In the universities, the extreme lack of jobs made conformism an imperative. People visibly not acceding to new views were simply not interviewed for the few positions that became available. Even for the rest, networking, positioning, “people skills,” etc., became far more important as survival skills than the sort of accomplishment that produced a Quine or a Wittgenstein, or their highest quality commentators and protégés. This was the environment in which lost generation philosophers such as myself went to school, and it was the environment in which we hit the job market in the 1980s or later.
What we didn’t see immediately — or, at least, I didn’t — was the corporatization of the universities that was occurring in accordance with the Powell Memorandum, mainly because it was occurring in the upper-echelon administrative level, not in departments where we were. The Powell Memorandum had implied a need to place a more business-oriented mindset in charge. Administrators began to rise to the occasion (with equivalent new “subjects” like “educational administration”), and the universities began to adopt the values of the larger culture that were apparent during the it’s-morning-in-America Reagan years: mass consumption, commodification of everything and everyone, and a latent anti-intellectualism perhaps expressed in Ronald Reagan’s doubts, years before when he was governor of California, that (to paraphrase) we “shouldn’t be subsidizing intellectual curiosity.”

▸ Listing:
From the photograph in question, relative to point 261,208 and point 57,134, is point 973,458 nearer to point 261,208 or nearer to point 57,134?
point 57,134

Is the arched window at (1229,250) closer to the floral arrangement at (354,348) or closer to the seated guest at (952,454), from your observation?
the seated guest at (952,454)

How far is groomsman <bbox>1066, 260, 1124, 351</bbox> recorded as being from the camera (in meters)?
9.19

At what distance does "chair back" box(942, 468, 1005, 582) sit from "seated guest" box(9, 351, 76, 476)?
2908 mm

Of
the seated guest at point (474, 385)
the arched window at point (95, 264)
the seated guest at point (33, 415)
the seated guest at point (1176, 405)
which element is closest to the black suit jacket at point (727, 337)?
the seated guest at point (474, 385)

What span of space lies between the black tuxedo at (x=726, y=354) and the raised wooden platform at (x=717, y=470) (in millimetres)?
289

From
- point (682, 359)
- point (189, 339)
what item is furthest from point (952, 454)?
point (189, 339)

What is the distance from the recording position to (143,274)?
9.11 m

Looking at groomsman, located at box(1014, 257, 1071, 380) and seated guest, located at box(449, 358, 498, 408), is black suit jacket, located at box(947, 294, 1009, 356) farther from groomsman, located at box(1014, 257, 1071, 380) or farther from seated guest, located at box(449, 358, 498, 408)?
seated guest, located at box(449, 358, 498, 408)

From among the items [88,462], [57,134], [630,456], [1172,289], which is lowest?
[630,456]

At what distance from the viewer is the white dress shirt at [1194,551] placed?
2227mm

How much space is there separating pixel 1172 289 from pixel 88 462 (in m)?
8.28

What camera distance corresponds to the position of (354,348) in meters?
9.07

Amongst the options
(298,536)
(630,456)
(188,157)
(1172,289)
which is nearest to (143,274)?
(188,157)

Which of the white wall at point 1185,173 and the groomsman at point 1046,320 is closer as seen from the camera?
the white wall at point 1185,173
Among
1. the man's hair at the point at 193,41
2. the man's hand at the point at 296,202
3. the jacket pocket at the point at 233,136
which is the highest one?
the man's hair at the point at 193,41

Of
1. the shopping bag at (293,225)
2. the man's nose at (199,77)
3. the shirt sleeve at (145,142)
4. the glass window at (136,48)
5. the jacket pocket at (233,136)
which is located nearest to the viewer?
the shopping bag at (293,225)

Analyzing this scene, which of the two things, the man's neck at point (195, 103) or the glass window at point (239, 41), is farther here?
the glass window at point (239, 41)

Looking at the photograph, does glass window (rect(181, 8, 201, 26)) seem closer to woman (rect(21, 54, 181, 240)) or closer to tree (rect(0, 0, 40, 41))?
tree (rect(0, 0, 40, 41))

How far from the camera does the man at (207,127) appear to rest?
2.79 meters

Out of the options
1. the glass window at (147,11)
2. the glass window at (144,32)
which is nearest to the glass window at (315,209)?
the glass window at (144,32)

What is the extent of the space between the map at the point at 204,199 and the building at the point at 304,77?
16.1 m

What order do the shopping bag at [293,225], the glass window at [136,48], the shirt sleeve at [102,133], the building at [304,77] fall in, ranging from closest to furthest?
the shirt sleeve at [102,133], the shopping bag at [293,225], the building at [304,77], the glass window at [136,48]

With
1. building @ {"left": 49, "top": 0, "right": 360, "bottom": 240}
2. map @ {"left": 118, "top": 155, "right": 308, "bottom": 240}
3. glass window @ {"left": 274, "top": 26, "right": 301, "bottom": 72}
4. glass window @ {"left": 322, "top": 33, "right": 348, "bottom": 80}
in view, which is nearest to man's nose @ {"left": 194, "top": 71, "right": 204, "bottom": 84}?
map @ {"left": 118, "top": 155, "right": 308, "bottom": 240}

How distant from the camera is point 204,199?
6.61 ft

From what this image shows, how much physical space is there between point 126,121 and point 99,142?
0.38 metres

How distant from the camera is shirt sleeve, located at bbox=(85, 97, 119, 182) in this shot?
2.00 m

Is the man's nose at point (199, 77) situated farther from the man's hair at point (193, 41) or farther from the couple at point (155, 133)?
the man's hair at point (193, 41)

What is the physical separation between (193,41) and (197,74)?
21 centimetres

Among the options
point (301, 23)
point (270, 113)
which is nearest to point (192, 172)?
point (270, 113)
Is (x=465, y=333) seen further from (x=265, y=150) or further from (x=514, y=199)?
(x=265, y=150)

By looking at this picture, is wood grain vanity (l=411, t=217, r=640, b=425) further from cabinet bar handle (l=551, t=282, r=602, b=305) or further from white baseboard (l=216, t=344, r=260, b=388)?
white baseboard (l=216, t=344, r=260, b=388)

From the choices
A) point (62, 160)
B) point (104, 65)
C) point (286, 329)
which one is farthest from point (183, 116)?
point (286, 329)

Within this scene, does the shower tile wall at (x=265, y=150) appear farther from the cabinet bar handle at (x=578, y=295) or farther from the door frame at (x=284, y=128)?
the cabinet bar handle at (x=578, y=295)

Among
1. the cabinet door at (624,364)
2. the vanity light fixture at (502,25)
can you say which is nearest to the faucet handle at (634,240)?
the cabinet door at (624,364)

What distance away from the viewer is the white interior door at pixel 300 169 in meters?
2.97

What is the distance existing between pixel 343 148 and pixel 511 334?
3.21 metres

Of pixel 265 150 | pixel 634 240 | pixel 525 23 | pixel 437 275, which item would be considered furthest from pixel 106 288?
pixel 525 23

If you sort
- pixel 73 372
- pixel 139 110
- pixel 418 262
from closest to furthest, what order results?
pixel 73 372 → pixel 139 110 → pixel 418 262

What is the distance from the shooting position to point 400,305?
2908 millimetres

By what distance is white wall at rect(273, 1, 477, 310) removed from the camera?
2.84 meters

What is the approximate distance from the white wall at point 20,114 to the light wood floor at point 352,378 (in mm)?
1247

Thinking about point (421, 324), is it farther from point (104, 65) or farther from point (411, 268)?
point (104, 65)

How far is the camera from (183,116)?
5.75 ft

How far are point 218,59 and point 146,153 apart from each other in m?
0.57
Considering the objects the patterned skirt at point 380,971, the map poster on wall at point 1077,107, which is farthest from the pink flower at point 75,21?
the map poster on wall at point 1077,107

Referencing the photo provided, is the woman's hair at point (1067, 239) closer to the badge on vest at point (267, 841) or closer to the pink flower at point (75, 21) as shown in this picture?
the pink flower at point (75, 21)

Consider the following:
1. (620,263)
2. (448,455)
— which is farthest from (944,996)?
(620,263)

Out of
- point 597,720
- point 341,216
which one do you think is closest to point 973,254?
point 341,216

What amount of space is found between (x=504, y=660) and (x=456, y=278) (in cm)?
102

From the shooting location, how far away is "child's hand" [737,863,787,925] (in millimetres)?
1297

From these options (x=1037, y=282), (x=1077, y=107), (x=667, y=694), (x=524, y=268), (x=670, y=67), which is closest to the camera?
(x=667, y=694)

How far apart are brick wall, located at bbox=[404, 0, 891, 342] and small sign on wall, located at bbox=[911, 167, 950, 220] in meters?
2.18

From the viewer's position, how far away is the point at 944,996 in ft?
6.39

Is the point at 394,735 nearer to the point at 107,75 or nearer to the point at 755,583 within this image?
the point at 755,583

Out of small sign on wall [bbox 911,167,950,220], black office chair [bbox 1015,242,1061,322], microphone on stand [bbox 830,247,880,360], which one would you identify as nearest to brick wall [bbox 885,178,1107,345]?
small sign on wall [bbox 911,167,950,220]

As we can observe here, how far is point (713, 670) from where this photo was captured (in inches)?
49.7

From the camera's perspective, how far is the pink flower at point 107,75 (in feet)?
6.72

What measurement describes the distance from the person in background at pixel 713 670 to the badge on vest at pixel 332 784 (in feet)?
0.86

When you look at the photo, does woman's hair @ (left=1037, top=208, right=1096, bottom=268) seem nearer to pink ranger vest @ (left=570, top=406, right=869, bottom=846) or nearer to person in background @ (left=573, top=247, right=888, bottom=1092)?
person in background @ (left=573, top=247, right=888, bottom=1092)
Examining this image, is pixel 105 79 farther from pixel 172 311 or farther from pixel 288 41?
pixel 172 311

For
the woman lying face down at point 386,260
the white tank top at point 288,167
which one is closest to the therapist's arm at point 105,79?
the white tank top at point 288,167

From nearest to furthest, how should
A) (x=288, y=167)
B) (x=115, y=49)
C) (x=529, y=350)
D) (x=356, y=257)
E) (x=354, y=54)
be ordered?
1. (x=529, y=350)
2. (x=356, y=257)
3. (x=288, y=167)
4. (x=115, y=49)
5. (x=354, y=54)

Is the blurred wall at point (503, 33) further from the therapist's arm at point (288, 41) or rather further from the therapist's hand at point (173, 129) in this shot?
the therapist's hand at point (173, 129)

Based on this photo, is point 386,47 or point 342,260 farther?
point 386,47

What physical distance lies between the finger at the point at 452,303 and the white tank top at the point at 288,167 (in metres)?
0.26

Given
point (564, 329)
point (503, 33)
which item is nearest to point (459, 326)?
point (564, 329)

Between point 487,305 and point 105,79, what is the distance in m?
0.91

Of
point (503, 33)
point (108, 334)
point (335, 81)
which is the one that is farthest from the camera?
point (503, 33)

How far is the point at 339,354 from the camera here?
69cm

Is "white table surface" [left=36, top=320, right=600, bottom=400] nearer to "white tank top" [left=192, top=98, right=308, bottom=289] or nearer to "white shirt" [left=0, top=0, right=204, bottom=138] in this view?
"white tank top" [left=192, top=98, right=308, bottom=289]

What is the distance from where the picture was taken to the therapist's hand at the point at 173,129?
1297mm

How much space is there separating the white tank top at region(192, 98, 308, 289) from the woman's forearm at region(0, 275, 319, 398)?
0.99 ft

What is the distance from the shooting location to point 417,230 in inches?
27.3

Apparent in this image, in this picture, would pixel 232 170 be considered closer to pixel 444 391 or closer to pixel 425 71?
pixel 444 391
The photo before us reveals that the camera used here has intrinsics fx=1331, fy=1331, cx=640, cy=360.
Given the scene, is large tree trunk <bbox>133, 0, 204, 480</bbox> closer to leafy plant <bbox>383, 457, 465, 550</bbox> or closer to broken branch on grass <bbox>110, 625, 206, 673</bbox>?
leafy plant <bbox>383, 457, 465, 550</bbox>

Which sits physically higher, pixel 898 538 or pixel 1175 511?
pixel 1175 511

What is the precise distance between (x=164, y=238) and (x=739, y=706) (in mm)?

▸ Actions to take:
(1) In the passage on university corporatization, begin at the words "In the universities, the" and stop after "1980s or later.", and reproduce that span exactly.
(2) In the passage on university corporatization, in what decade did the lost generation philosophers enter the job market?

▸ Answers to the exercise:
(1)
In the universities, the extreme lack of jobs made conformism an imperative. People visibly not acceding to new views were simply not interviewed for the few positions that became available. Even for the rest, networking, positioning, “people skills,” etc., became far more important as survival skills than the sort of accomplishment that produced a Quine or a Wittgenstein, or their highest quality commentators and protégés. This was the environment in which lost generation philosophers such as myself went to school, and it was the environment in which we hit the job market in the 1980s or later.

(2) They entered it in the 1980s or later.